Last time i do this, all nodes reboot without reason.
So, how i can add a node to cluster without reboot all other nodes ?.
Some secure procedure to not reboot all servers.
Best regards.
 
I add now and again every node in cluster down....
That way, proxmox is unstable.
 
This is surely not a regular behaviour. I have also setup two PVE clusters and also added nodes later on, and none of the other nodes rebooted itself. If your other cluster nodes rebootet, then there should be logs, which explain, what happened and why.

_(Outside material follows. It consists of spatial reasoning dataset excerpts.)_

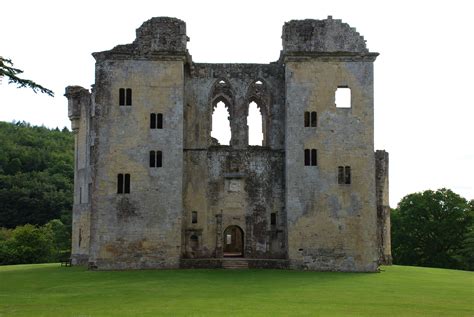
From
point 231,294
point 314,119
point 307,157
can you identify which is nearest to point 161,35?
point 314,119

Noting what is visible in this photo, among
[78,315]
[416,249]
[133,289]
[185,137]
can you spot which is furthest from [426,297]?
[416,249]

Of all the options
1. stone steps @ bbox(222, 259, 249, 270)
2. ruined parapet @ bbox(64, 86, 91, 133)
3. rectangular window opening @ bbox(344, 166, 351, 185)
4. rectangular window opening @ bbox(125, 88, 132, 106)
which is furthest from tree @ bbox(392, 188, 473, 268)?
rectangular window opening @ bbox(125, 88, 132, 106)

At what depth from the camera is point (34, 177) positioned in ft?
250

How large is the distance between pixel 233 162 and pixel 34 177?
47.6 meters

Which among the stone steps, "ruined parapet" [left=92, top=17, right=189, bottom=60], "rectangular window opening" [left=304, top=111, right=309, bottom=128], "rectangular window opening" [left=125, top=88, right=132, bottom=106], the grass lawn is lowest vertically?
the grass lawn

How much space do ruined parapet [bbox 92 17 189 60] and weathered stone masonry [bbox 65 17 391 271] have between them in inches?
2.0

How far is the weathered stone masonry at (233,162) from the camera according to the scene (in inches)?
1291

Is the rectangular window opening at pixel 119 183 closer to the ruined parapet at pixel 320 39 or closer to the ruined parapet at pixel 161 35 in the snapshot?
the ruined parapet at pixel 161 35

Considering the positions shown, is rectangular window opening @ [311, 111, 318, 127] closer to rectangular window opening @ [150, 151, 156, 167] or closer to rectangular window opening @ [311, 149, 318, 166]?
rectangular window opening @ [311, 149, 318, 166]

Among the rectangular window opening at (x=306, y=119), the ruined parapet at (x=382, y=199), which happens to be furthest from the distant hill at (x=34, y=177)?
the rectangular window opening at (x=306, y=119)

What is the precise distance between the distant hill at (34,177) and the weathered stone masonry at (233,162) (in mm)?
30651

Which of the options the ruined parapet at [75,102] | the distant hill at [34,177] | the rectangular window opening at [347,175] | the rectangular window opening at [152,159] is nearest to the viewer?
the rectangular window opening at [152,159]

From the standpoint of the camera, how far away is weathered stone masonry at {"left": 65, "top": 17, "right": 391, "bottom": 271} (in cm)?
3278

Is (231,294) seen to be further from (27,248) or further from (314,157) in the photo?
(27,248)
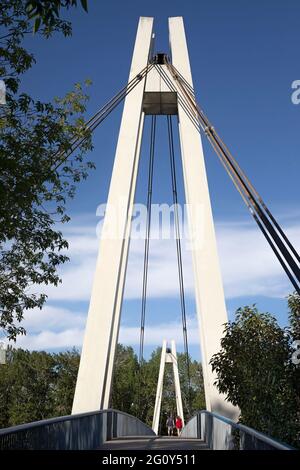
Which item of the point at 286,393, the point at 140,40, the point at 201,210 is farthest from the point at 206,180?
the point at 286,393

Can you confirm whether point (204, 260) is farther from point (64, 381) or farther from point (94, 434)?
point (64, 381)

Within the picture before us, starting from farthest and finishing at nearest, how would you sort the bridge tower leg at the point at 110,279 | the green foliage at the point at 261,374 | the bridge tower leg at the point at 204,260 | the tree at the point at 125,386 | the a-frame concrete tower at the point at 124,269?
the tree at the point at 125,386, the bridge tower leg at the point at 110,279, the a-frame concrete tower at the point at 124,269, the bridge tower leg at the point at 204,260, the green foliage at the point at 261,374

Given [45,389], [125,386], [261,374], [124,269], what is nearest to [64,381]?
[45,389]

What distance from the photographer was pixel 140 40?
59.9 ft

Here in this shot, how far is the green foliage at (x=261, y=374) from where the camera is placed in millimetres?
9109

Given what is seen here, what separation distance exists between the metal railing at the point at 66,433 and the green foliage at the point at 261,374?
99.3 inches

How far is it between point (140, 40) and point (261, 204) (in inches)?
435

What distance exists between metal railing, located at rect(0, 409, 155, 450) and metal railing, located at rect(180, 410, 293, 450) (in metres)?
2.07

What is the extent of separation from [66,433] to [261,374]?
379 centimetres

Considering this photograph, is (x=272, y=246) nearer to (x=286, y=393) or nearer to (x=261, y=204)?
(x=261, y=204)

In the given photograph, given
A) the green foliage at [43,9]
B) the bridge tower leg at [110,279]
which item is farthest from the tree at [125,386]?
the green foliage at [43,9]

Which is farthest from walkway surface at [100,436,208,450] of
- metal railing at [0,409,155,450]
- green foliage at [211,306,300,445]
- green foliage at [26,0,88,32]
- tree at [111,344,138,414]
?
tree at [111,344,138,414]

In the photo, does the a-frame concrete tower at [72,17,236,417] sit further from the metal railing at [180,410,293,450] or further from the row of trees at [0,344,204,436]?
the row of trees at [0,344,204,436]

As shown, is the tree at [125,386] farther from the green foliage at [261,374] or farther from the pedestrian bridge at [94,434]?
the green foliage at [261,374]
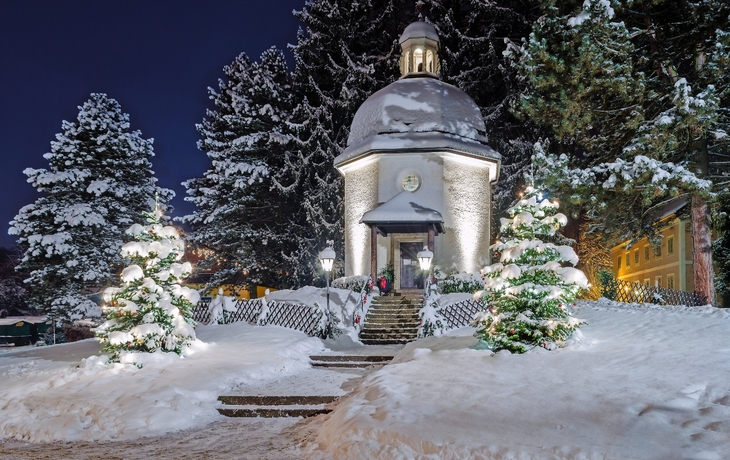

E.g., I'd check the corosync logs…
 
I'm cheking the logs. This is output:

ha-manager status --verbose
unable to read file '/etc/pve/nodes//lrm_status'
quorum OK
master PV-02-XXX (active, Sun May 24 13:01:57 2020)
lrm (unable to read lrm status)
lrm PV-01-XXX (active, Sun May 24 13:02:00 2020)
lrm PV-02-XXX (active, Sun May 24 13:01:57 2020)
lrm PV-03-XXX (active, Sun May 24 13:02:00 2020)
lrm PV-04-XXX (active, Sun May 24 13:02:02 2020)
lrm PV-05-XXX (active, Sun May 24 13:02:02 2020)

.....

full cluster state:
unable to read file '/etc/pve/nodes//lrm_status'
{
"lrm_status" : {
"" : {
"mode" : "unknown"
}

What is lrm ?.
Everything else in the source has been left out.